__Stated task__
Count the lines of the material below that contain the string "reveals". Reply with the number alone.

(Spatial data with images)
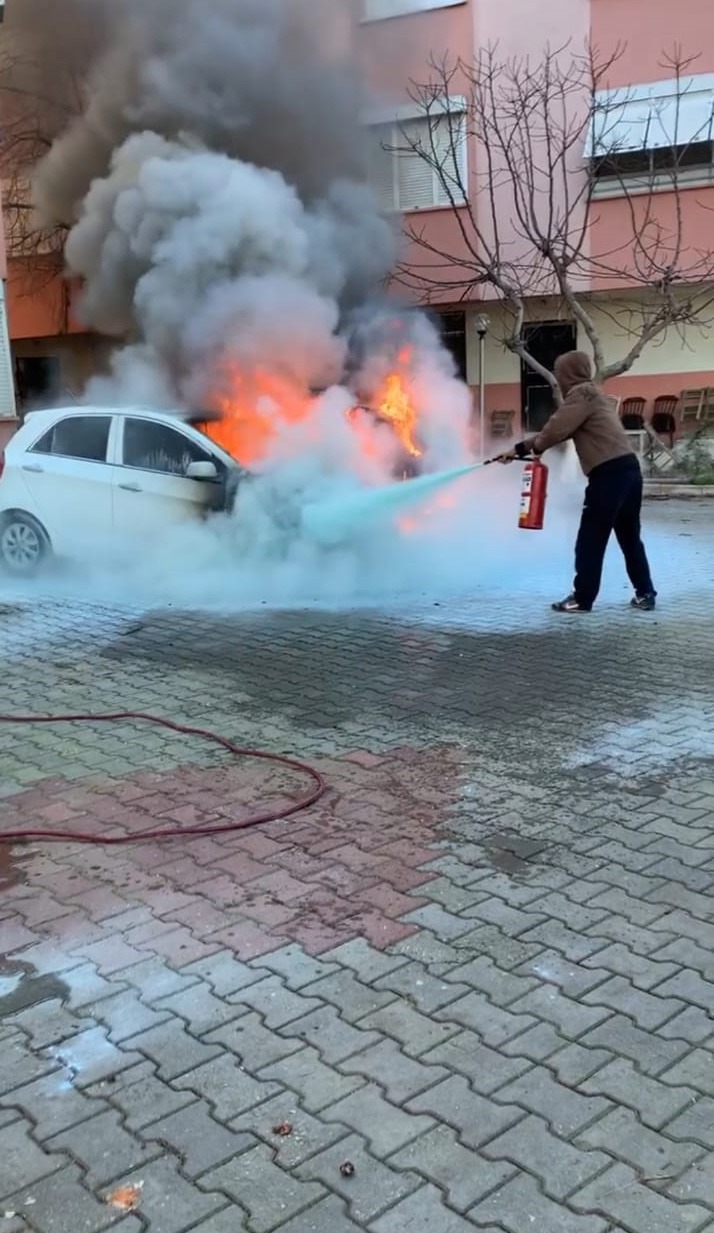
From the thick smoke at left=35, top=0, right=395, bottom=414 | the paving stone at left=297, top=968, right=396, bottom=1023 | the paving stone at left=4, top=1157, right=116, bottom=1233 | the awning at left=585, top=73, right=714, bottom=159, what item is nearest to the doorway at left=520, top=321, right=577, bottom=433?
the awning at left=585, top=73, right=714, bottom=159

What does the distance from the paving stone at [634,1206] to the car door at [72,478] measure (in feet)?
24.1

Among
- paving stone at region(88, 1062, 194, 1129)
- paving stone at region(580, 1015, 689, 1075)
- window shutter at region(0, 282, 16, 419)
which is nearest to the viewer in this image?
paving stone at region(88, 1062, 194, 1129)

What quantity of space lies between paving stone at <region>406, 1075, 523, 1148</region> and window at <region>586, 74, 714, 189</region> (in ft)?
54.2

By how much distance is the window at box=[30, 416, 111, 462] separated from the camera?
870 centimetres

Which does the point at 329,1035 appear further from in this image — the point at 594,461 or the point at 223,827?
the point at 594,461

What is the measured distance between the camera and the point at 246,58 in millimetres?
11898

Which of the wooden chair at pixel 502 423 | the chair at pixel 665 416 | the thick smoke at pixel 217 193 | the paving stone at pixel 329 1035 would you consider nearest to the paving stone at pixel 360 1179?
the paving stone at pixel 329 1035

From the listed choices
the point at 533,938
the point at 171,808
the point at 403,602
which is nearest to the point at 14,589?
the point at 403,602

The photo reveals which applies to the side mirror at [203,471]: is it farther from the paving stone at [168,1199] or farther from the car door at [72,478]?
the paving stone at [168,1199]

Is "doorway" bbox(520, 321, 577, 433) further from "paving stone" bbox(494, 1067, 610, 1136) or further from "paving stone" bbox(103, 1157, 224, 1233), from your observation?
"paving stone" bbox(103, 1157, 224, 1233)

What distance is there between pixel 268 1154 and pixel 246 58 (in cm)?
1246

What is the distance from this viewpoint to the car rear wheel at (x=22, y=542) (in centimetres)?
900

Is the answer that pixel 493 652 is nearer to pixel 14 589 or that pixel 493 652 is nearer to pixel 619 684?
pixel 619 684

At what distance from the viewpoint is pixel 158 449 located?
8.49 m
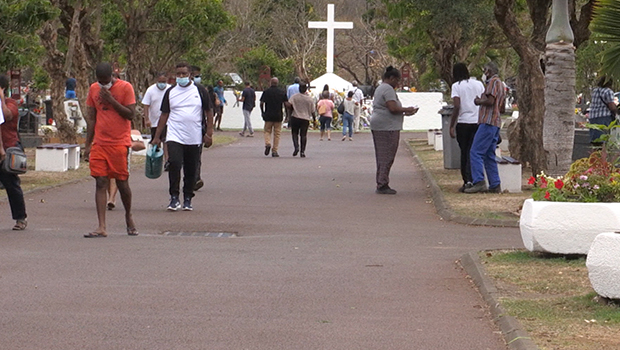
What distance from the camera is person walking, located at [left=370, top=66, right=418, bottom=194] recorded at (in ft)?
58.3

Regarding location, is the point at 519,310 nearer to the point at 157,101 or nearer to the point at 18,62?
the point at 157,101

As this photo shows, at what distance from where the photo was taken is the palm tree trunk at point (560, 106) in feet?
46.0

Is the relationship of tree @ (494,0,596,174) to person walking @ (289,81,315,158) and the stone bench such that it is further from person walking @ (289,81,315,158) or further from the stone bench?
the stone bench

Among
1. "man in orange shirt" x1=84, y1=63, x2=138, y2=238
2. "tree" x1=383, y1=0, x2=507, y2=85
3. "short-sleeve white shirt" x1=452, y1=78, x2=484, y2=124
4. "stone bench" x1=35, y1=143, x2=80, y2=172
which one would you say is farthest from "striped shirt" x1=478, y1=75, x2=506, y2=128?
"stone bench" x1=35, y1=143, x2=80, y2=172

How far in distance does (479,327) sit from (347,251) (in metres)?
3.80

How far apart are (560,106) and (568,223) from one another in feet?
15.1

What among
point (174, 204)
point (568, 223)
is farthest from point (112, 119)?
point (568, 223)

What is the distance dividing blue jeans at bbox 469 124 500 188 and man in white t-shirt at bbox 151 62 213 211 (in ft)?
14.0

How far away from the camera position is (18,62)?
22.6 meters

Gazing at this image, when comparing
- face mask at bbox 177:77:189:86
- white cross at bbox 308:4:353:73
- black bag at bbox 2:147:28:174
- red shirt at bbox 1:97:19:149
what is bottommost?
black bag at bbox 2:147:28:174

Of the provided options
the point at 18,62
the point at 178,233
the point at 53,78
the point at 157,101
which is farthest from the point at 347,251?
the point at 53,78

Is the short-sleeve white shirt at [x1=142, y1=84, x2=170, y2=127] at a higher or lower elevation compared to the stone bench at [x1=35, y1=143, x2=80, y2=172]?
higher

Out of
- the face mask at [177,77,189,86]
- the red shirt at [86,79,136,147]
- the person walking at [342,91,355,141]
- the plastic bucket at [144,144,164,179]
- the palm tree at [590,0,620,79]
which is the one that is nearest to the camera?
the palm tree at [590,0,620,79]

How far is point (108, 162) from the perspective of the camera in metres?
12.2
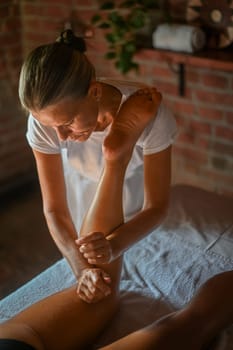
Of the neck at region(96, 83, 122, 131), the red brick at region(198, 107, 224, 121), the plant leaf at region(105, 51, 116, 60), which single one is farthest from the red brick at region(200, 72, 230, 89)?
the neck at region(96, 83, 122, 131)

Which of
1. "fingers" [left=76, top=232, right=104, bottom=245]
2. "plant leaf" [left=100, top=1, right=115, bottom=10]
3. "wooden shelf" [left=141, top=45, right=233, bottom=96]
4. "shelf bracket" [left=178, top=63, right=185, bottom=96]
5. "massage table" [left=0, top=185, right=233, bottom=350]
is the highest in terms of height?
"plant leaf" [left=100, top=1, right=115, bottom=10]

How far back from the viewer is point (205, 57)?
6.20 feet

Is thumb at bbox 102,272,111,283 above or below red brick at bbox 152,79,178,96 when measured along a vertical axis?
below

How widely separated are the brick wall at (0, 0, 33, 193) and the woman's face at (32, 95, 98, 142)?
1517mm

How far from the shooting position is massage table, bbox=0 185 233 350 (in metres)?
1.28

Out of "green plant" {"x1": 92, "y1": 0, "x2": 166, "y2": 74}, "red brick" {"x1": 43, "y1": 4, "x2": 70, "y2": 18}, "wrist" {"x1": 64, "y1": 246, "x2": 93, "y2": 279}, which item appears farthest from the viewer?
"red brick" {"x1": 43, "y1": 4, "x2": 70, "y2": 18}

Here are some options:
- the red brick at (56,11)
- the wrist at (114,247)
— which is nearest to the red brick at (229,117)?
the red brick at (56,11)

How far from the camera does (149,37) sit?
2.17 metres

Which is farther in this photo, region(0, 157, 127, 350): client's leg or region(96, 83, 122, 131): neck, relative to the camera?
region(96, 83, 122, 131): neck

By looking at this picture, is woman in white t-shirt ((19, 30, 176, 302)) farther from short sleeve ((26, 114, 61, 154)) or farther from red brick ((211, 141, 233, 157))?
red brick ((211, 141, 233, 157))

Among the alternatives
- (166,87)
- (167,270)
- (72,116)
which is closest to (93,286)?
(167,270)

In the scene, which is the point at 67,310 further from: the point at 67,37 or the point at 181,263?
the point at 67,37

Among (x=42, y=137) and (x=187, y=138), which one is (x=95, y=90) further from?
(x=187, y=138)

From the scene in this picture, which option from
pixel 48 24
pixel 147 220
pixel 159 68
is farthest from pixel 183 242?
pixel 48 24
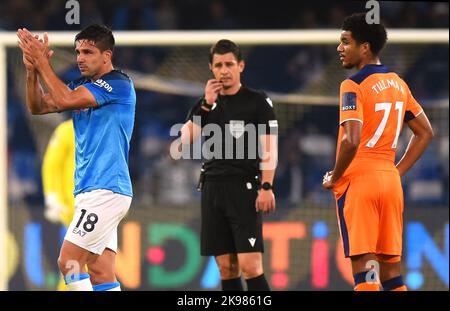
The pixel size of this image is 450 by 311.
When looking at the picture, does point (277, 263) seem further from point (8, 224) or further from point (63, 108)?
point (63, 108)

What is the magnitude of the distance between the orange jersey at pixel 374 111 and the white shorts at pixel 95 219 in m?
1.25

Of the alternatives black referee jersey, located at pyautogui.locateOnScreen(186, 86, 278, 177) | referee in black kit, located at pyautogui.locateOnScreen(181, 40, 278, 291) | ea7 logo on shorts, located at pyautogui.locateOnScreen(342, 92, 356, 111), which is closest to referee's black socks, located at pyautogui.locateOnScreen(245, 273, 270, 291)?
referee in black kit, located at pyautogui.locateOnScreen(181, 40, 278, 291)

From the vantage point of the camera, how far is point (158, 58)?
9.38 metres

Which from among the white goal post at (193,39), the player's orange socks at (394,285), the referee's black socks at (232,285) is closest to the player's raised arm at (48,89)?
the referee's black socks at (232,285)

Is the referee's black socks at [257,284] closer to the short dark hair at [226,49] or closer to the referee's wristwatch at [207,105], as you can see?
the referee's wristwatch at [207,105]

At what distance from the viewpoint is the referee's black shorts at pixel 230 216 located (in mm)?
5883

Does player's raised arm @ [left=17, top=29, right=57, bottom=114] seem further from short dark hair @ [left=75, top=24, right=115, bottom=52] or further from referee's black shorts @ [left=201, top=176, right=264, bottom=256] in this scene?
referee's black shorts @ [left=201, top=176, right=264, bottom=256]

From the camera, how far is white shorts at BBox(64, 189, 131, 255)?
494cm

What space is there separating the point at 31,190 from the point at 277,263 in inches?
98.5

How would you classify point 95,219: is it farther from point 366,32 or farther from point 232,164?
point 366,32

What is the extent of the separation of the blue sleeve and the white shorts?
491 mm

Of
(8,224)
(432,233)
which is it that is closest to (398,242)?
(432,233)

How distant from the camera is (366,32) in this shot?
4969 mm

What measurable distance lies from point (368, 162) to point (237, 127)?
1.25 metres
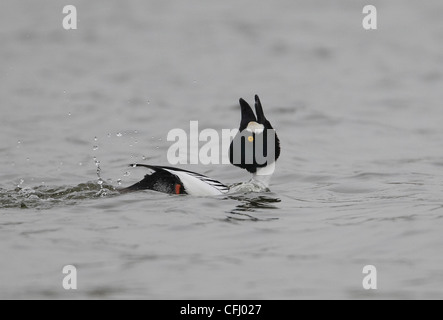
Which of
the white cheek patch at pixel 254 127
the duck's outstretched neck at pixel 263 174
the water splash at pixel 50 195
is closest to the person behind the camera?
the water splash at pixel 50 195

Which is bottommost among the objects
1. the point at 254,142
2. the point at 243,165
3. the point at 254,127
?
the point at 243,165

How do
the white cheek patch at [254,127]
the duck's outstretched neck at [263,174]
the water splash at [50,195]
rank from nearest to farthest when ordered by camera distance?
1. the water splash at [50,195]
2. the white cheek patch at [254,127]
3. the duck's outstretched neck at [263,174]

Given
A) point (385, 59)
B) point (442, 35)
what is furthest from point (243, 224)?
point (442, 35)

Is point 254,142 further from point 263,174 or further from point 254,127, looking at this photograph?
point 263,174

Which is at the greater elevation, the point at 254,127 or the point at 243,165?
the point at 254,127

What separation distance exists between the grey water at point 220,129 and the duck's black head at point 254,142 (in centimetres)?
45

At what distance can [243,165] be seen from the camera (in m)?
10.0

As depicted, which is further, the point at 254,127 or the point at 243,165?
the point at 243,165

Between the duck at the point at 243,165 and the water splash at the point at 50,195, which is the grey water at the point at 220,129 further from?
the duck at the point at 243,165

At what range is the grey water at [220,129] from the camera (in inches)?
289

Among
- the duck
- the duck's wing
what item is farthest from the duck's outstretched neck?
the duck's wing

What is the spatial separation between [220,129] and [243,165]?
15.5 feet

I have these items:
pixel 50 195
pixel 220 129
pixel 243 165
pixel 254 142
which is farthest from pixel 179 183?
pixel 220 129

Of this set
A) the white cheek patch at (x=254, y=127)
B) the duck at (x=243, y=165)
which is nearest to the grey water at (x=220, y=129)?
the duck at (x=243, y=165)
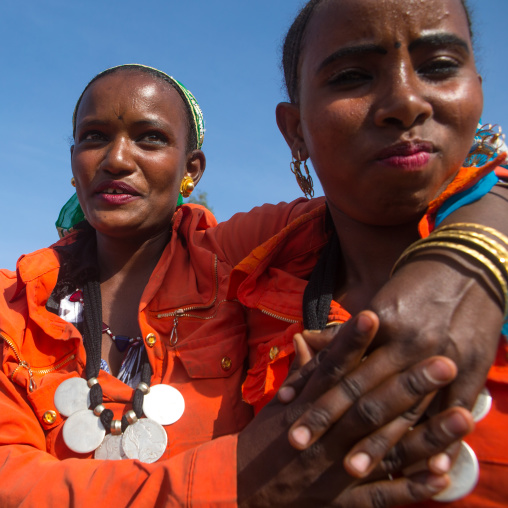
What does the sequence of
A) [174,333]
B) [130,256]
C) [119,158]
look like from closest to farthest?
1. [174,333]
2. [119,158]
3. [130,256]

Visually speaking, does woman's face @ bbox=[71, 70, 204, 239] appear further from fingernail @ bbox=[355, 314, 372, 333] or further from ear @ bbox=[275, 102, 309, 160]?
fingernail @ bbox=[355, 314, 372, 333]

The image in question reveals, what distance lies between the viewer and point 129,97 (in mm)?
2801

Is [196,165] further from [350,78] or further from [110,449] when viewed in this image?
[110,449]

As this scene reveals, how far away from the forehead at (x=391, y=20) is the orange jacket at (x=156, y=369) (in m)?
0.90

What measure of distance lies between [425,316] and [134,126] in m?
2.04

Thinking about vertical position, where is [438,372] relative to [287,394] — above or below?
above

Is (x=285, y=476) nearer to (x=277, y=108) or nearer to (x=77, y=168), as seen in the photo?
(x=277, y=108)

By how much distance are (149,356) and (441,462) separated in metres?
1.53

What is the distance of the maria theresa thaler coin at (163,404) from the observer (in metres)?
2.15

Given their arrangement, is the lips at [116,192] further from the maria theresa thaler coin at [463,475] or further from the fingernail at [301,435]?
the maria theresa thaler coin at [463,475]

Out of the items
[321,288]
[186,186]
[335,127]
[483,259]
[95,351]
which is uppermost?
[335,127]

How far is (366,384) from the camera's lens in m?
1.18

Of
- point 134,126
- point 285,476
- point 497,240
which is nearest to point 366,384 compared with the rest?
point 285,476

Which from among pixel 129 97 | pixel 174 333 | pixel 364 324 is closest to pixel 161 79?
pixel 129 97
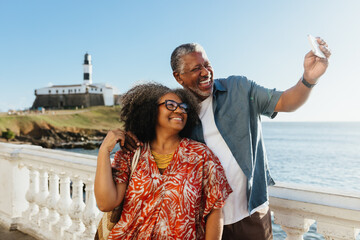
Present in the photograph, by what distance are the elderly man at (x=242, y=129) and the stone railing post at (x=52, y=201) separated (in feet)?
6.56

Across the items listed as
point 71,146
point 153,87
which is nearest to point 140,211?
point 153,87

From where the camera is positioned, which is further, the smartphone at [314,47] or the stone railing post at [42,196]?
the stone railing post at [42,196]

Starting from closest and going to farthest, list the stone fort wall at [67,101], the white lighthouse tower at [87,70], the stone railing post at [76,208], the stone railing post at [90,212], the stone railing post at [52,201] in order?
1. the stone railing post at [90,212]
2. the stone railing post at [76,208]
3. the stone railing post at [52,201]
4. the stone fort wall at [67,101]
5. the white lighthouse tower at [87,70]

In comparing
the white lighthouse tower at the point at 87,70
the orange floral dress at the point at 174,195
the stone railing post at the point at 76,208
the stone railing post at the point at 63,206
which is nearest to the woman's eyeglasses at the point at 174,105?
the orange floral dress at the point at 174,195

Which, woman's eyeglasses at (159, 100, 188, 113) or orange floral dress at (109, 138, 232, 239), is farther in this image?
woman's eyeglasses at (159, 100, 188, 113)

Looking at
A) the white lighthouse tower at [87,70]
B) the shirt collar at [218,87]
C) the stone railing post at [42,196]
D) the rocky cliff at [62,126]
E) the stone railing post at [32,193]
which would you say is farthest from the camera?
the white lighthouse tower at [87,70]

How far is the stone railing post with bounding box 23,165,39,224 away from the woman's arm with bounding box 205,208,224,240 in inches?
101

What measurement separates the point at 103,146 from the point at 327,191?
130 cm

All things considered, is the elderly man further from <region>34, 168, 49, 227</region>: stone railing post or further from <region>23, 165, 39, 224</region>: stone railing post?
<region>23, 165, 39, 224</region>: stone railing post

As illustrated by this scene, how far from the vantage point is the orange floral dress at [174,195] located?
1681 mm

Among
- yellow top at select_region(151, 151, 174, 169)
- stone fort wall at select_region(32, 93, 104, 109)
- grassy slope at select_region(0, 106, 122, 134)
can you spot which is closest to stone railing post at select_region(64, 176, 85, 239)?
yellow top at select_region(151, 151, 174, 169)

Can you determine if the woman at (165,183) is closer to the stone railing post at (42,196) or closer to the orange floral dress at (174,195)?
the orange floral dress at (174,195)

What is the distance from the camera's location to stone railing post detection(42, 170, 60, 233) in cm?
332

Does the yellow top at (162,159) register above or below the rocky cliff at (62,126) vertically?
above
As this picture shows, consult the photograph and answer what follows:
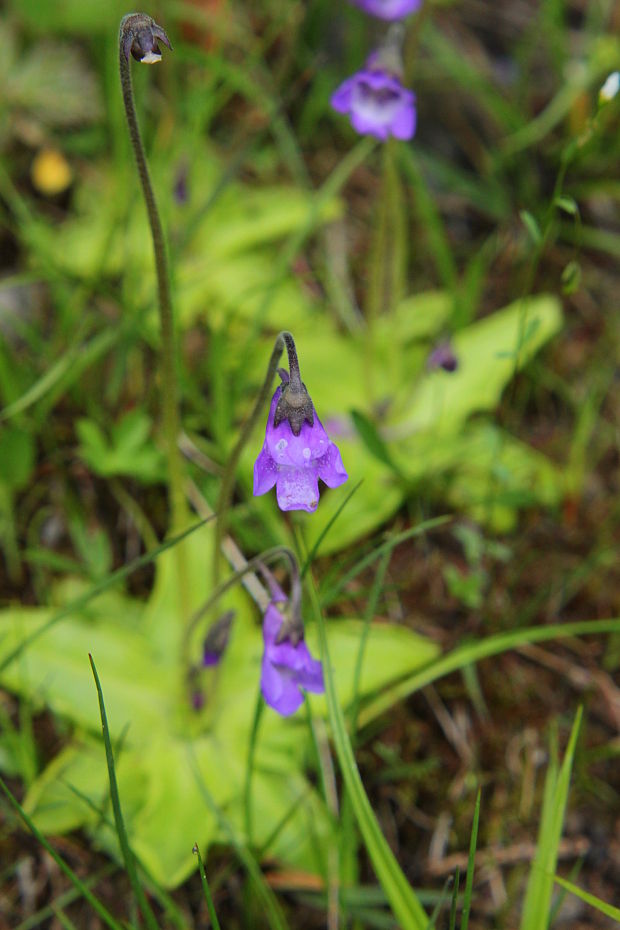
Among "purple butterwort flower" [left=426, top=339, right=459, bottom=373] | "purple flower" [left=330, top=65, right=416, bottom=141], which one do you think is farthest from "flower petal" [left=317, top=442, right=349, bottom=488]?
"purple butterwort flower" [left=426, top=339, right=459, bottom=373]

__Output below__
3